[Captioned web image data]
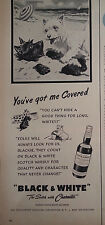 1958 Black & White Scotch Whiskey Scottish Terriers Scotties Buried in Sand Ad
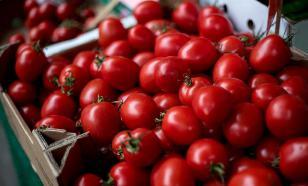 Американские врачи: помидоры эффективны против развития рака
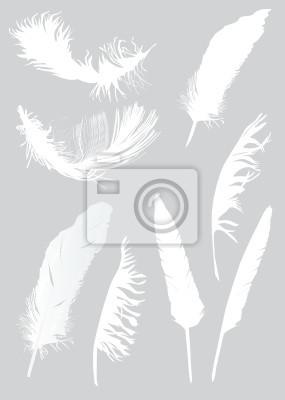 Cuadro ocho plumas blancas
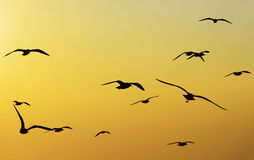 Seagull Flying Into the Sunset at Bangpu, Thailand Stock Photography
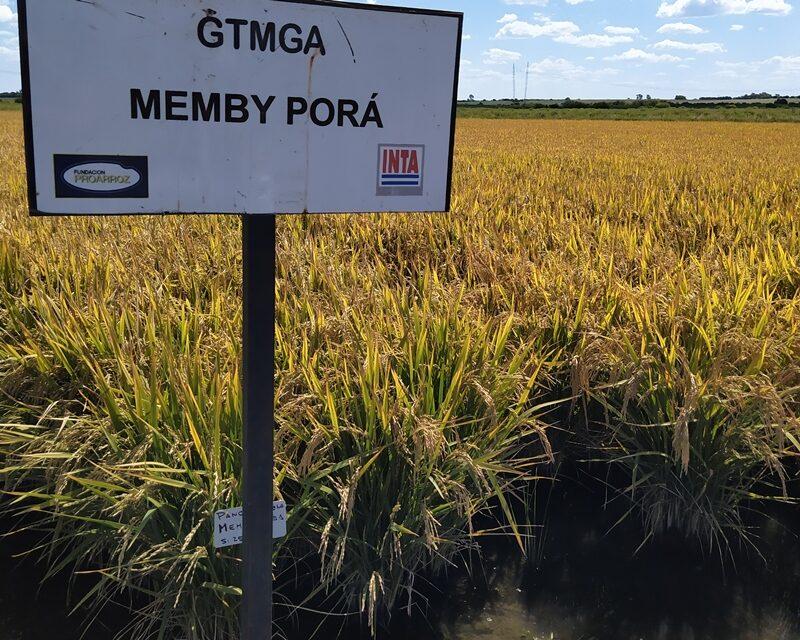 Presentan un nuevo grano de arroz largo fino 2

**Exercise goal**:
Every entry above has to be repeated exactly, apart from its pictures.

**Output of the task**:
 1958 Black & White Scotch Whiskey Scottish Terriers Scotties Buried in Sand Ad
 Американские врачи: помидоры эффективны против развития рака
 Cuadro ocho plumas blancas
 Seagull Flying Into the Sunset at Bangpu, Thailand Stock Photography
 Presentan un nuevo grano de arroz largo fino 2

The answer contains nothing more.